3 Strategies to Help Healthcare Marketers Succeed with Content Marketing
Eighty-nine percent (89%) of B2B healthcare marketers intend to produce the same amount or more content this year versus last year, according to the 2016 HIMSS Media Content Marketing Survey. Does the investment in content marketing signal that it’s been a successful tactic for healthcare marketers? Unfortunately, not yet. Only 4% of the healthcare marketers surveyed believe their content marketing programs are extremely successful despite the fact that 85% have a content strategy. So why do they plan to continue to invest in content? Quite simply, the rest of B2B marketers are making good progress: 62% say they have been much more or somewhat more successful with content marketing than a year ago (CMI 2017 B2B Content Marketing report). They attribute the success to producing higher quality content more efficiently and their ability to develop or adjust their content strategy.
To achieve the same levels of content marketing success, B2B healthcare marketers need to play catch up and fast. Here are three strategies to help:
- Shifting the mindset
The biggest shift for healthcare marketers may need to be mindset. A look at the top challenges surfaced by healthcare marketers in 2016 reveals a focus on content production: how to make it engaging, how to include content variety and how to produce it consistently. Although those efforts are important, are healthcare content marketers too focused on being good at content production and not focused enough on the good content marketing can do?
Success with content marketing shouldn’t be defined by how much or which kind of content is produced, but rather the impact it has on business.
A recent article by Newscred reflects the shift in mindset that needs to happen. Experts point to a new era of content marketing that’s focused on performance and driving business results – one where content marketers no longer think of themselves just as publishers, but rather drivers of revenue. To be successful, healthcare marketers need elevate the role of content marketing to be part of the overall business strategy and redefine its success by how it impacts sales and contributes to ROI.
- Planning ahead and giving it time
Content marketing isn’t a quick fix. That may not be good news for healthcare marketers caught in the space between documenting a strategy and delivering results, but it’s true. Not only does it take time to produce content that drives results, its SEO value takes time to kick in and leads may require many points of contact prior to conversion. These results can take weeks and sometimes months.

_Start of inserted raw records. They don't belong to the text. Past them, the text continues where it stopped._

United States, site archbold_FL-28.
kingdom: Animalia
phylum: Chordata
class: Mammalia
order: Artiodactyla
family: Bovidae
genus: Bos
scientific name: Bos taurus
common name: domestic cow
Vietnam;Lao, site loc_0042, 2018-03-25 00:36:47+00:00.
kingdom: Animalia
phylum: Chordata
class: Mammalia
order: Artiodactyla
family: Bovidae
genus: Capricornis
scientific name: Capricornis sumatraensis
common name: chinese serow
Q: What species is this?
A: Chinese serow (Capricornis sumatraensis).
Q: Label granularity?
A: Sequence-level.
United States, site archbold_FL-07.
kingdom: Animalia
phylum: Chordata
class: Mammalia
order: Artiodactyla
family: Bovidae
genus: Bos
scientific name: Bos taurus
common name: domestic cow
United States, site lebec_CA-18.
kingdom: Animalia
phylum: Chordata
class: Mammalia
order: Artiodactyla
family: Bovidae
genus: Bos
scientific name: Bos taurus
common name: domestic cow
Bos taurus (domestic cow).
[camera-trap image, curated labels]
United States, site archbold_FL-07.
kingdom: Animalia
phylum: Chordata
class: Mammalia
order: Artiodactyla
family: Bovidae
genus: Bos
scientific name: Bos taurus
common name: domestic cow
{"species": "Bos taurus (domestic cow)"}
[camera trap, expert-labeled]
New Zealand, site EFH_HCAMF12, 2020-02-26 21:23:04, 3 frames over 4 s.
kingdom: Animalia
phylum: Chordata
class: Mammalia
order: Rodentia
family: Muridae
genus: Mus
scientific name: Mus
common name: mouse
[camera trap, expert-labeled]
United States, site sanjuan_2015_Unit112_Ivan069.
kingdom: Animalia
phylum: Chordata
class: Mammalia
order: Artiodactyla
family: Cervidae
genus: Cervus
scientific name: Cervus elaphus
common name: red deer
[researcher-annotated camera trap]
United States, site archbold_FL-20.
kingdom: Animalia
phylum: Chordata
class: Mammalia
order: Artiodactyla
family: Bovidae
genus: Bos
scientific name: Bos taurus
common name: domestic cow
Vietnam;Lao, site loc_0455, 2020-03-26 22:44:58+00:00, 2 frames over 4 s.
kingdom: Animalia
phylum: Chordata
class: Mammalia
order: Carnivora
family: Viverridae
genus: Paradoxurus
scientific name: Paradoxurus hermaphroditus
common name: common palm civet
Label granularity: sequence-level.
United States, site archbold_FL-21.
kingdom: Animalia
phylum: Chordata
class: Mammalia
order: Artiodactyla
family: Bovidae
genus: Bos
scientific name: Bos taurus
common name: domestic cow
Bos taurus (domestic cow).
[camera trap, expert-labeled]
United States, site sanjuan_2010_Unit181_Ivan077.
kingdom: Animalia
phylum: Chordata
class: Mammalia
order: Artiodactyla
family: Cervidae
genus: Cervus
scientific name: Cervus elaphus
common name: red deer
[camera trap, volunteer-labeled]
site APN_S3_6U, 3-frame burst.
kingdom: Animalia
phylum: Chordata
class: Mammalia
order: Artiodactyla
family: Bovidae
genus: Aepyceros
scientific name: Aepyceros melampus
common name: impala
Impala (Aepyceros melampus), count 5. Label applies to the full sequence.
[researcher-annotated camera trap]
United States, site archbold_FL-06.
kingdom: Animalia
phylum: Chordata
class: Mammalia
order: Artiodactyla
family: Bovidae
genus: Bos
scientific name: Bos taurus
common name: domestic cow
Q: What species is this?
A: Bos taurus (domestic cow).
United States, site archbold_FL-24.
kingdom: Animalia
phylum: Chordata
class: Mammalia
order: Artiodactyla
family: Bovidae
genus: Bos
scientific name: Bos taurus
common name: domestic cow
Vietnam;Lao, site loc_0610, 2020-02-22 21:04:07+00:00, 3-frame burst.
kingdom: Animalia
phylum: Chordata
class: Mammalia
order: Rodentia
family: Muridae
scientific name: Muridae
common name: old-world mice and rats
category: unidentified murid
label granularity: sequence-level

But there is a silver lining: content marketing is one of the few marketing tactics with long-term, compounding results. Over time, quality content creates a cycle of attracting visitors and inbound links, raising site authority, driving more traffic and impacting sales. Regular SEO tweaks can help amplify results, but it will still take time. Factoring this time into the strategy is important for healthcare marketers.
- Putting the right people and process in place
Just as the strategic use of content marketing has taken a leap into the future, so have the requirements for content marketing teams. No longer is this the task of rogue marketers or interns. Today, content marketing that contributes to an organization’s success requires a team with a broad range of skills – strategic thinking, marketing, writing, editing, analytics, promotion, optimization and more. Perhaps more importantly, it requires a process that fosters collaboration across departments, is responsive in real-time and easily scalable. These aren’t easy tasks for any organization, and sometimes a company’s business goals are best served by turning to outside content marketing experts like Media Logic.
No longer is content marketing a “nice to have” for healthcare marketers, nor is it enough to just be counting visitors and pageviews. Healthcare content marketing needs to be part of the bigger strategy, and healthcare marketers need to measure success by the impact of the content they produce, not its volume.